Selected excerpt:
** START **
You are viewing a plain text version of this content. The canonical link for it is here.
Posted to user@manifoldcf.apache.org by Roman Šitina <ro...@sitina.cz> on 2015/10/01 11:37:30 UTC

Documentum connector model

Hello,

I found this comment in Documentum connector

/** Let the crawler know the completeness of the information we are giving it.
*/
@Override
public int getConnectorModel()
{
  // For documentum, originally we thought it would return the deleted
objects when we
  // reseeded.  Later research has shown that documentum simply
deletes the whole thing now
  // and doesn't leave a gravemarker around at all.  So we have no
choice but to treat this
  // like other stupid repositories and check for deletes by scanning!
 UGH.  It also does
  // not accurately provide changes, because the ACL changes are not
caught by the query.
  return MODEL_ADD;
}

When you were discovering possibilities how to fetch updated and
deleted documents - had you tried to make use of Documentum table
dm_audittrail?

It looks that by querying it user is able to find ids of documents
which were modified or deleted. For example: select * from
dm_audittrail where event_name='dm_destroy' and
object_type='dm_document'

If yes - what was the reason this did not work?

Thank you very much

Roman

Re: Documentum connector model

Posted by Karl Wright <da...@gmail.com>.
Hi Roman,

Various versions of documentum have done different things, so I cannot say
for sure that using dm_audittrail will always work.  For example, when the
documentum connector was originally developed against 5.2, there were grave
markers left around that our seeding query picked up.  Those went away in
5.3.  (This was ten years ago now, so I may have the exact versions wrong,
but please bear with me.)

For any change like this, it's critical to know the following: (1) will it
catch ALL changes, or just some of them?  My (vague) recollection was that
we talked about using the audit trail but concluded it was insufficient
because it would not capture ACL changes, which are pretty important; (2)
does the record of changes get flushed periodically?  because if it does,
it's not reliable enough to use for the purpose of determining deletions.

If you can answer both of these questions in the correct way, you could
consider trying to change the seeding code to run a second query to include
deletions, and see how that worked.  I don't have a documentum instance
here to play with, so this would be up to you to do.
** END **
Supplied material:
** START **
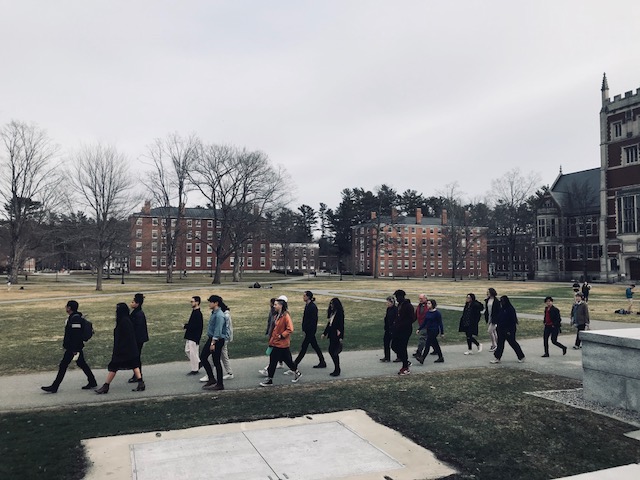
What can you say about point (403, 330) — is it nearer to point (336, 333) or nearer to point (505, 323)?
point (336, 333)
** END **
Reproduce the part of the Documentum connector thread starting with "For any change" and going on through "of determining deletions.". The material has no connection to the Documentum connector thread.

Result for this task:
For any change like this, it's critical to know the following: (1) will it
catch ALL changes, or just some of them?  My (vague) recollection was that
we talked about using the audit trail but concluded it was insufficient
because it would not capture ACL changes, which are pretty important; (2)
does the record of changes get flushed periodically?  because if it does,
it's not reliable enough to use for the purpose of determining deletions.